◆ PROMPT ◆
All records are to be restated word for word, with pictures excluded.

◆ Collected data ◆
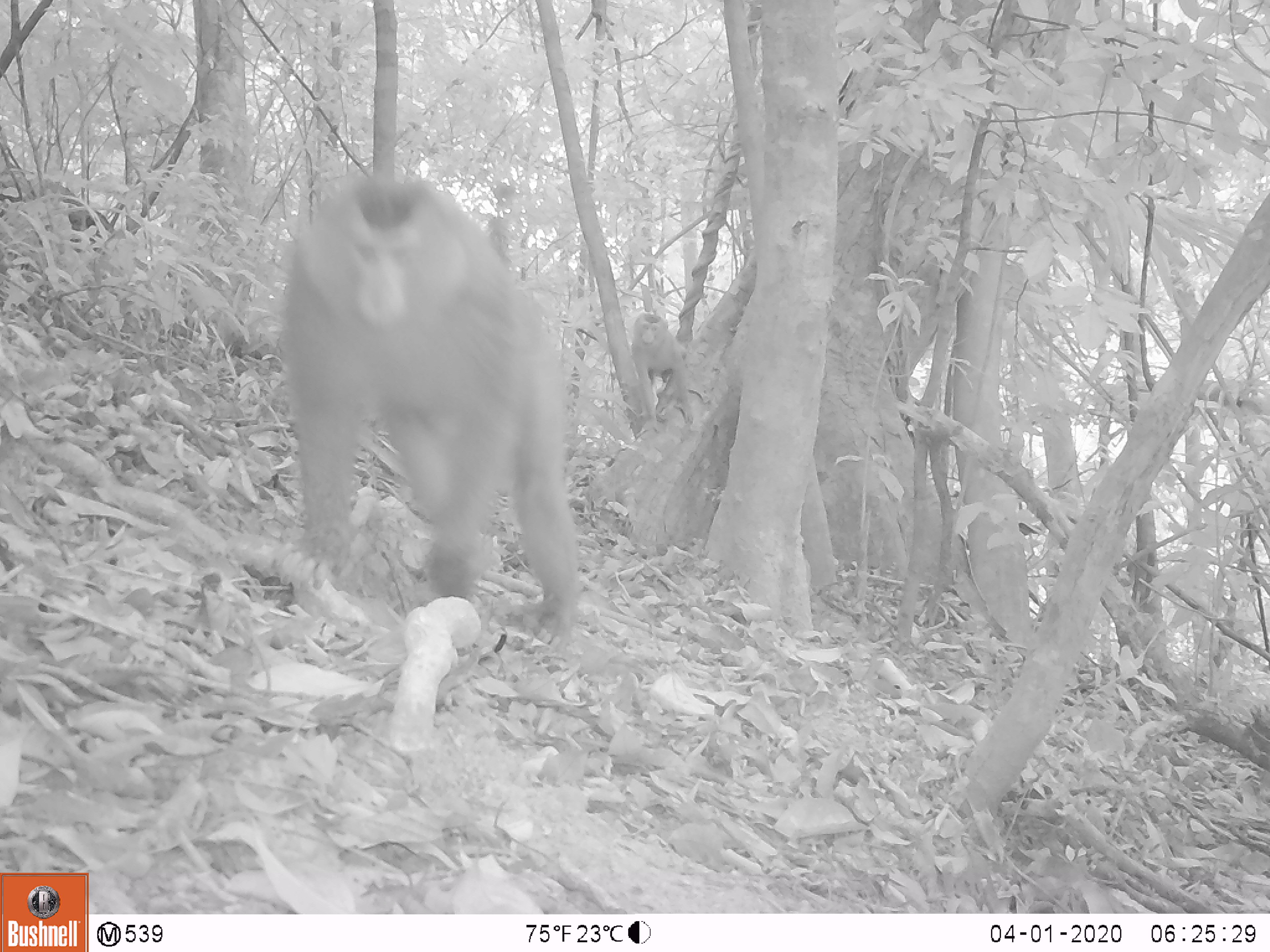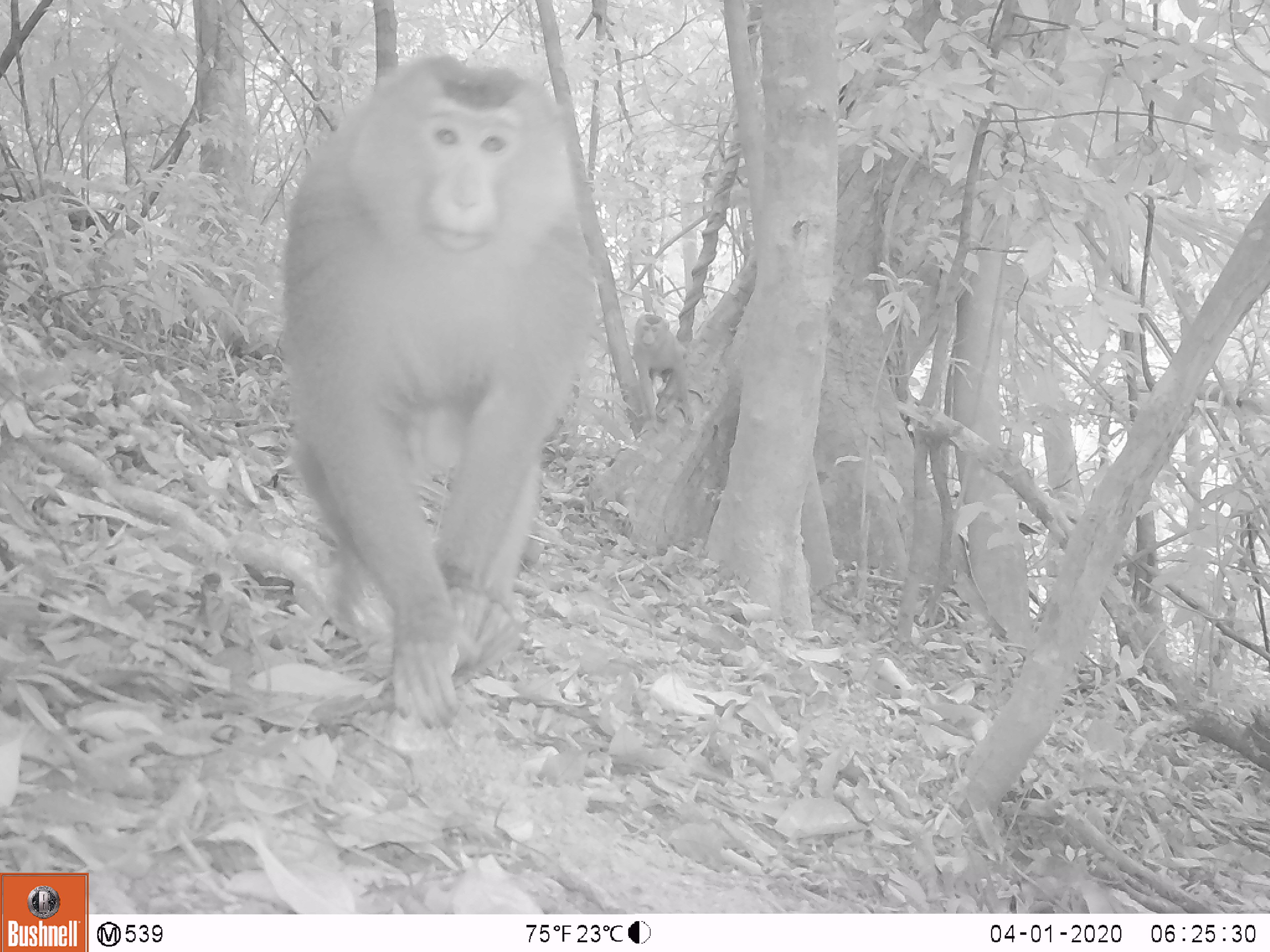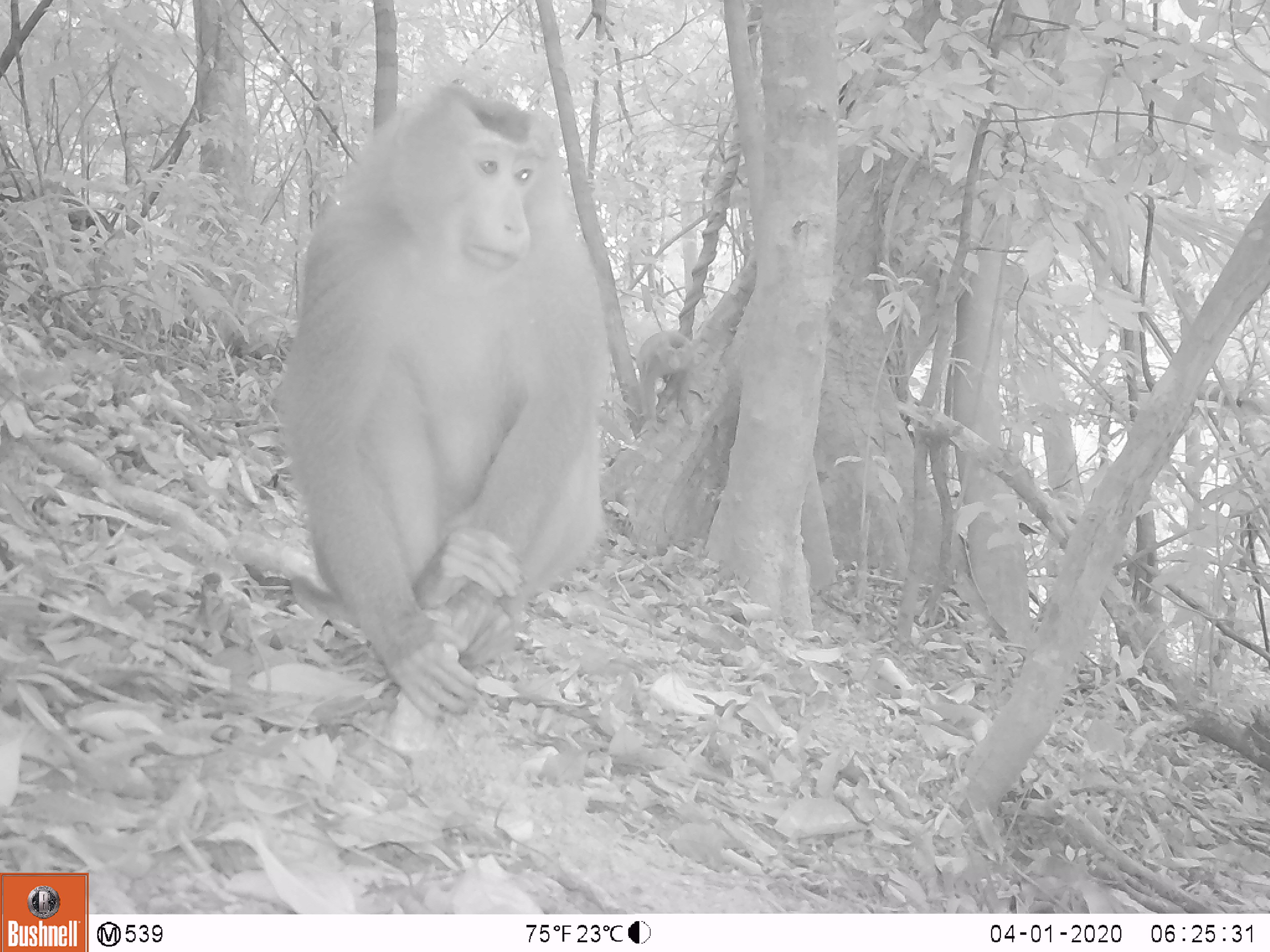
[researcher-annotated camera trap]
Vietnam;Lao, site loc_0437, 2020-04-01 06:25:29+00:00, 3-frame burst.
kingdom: Animalia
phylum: Chordata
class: Mammalia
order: Primates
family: Cercopithecidae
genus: Macaca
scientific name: Macaca nemestrina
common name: pig-tailed macaque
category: pig tailed macaque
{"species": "pig tailed macaque (pig-tailed macaque) (Macaca nemestrina)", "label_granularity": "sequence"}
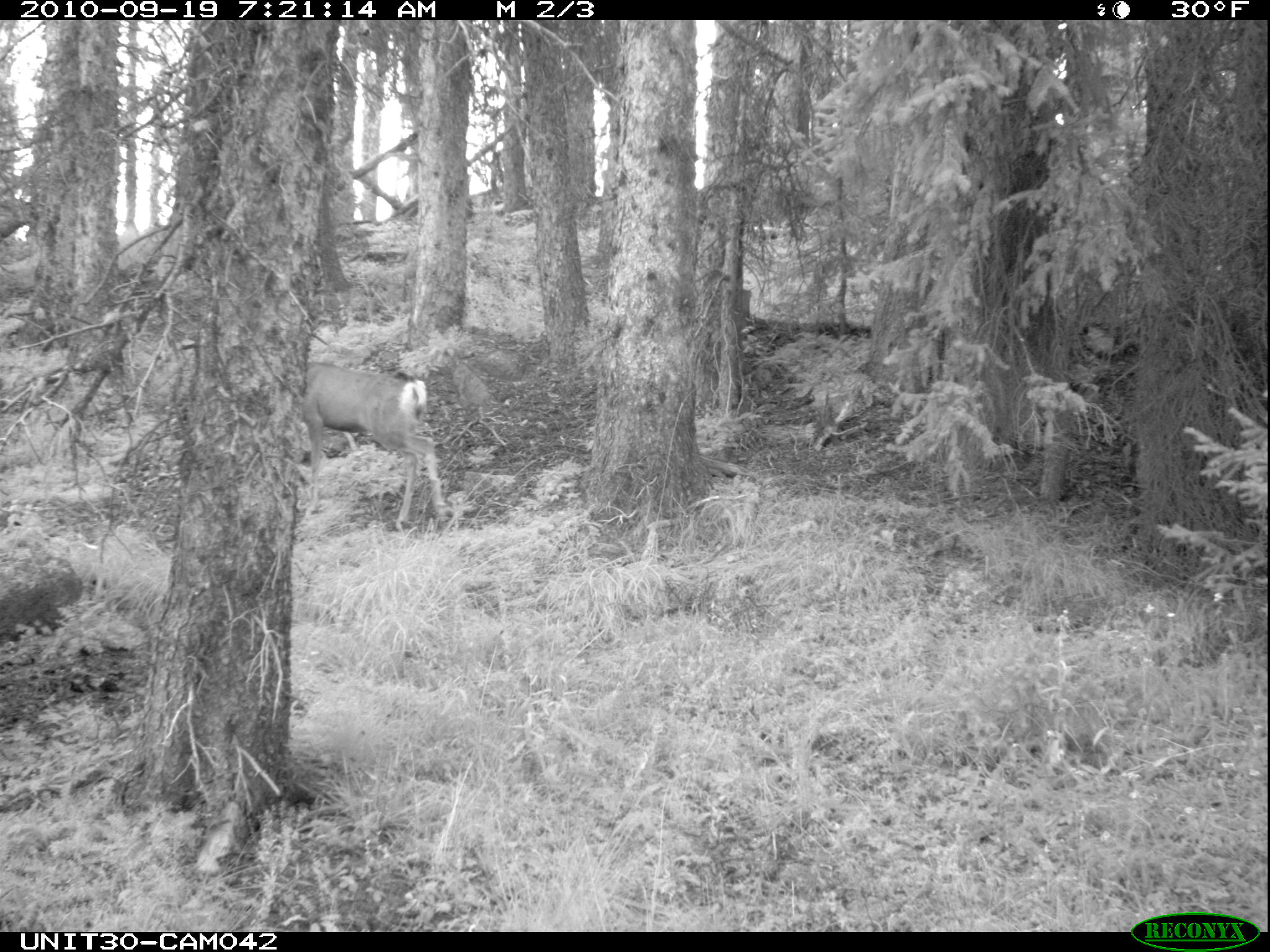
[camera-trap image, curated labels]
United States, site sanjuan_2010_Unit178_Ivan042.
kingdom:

◆ FINISHED TASK ◆
[researcher-annotated camera trap]
Vietnam;Lao, site loc_0437, 2020-04-01 06:25:29+00:00, 3-frame burst.
kingdom: Animalia
phylum: Chordata
class: Mammalia
order: Primates
family: Cercopithecidae
genus: Macaca
scientific name: Macaca nemestrina
common name: pig-tailed macaque
category: pig tailed macaque
{"species": "pig tailed macaque (pig-tailed macaque) (Macaca nemestrina)", "label_granularity": "sequence"}
[camera-trap image, curated labels]
United States, site sanjuan_2010_Unit178_Ivan042.
kingdom:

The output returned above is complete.